22 June 2010

June Budget: Capital spending protected

Capital spending funds have been spared in George Osborne's 'unavoidable' emergency Budget.

Describing it as the 'unavoidable budget', overall government spending will rise from £637bn in the current financial year to £711 bn by 2015/16.

This means that unprotected departments face cuts of up to 25 per cent in the Spending Review set for Wednesday 20th October.

The Chancellor, having debated how much further capital spending could fall, spoke of the economy's need for new transport infrastructure, military equipment and appropriate facilities for quality public services.

The decision not to cut capital expenditure further was based on lessons learned from the Howe cuts of the 80s.

However, he warned of making careful choices about how capital spending is allocated.

Projects likely to deliver a measurable economic return will be favoured in October's Spending Review (SR).

There was a clear steer that more government held assets should be transferred to private ownership.

Mention was made of yesterday's news of the proposed sale of the high-speed rail link, air traffic control service NATS, the Student Loan Book and finally resolving the future of the Tote.

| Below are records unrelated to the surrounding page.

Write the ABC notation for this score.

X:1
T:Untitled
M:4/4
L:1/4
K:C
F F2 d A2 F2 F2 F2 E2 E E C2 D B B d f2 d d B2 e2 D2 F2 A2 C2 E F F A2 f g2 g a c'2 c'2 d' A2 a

The Chancellor also announced the establishment of a Regional Growth Fund.

Lasting initially for two years, the fund will give priority to regional capital projects demonstrating the greatest impact on innovation and jobs.

The Chancellor also committed the government to funding four regional transport projects: the upgrade of the Tyne and Wear Metro, the extension of the Metrolink tram system in Manchester, the redevelopment of Birmingham New Street station; and rail links to Sheffield and between Liverpool and Leeds.

An announcement was made about the summer publication of a White Paper on rebalancing the regional economy and measures to encourage job-creation.

In the past decade he claimed that London and the South East created 10 jobs for every one job created in the Midlands and northern regions.

The Chancellor also recommitted the government to the Green Investment Bank bringing forward private investment in clean energy and green technologies.

Similarly he pledged to enhance digital infrastructure by encouraging private broadband investment in rural areas, using in part the underspend from the Digital Switchover programme.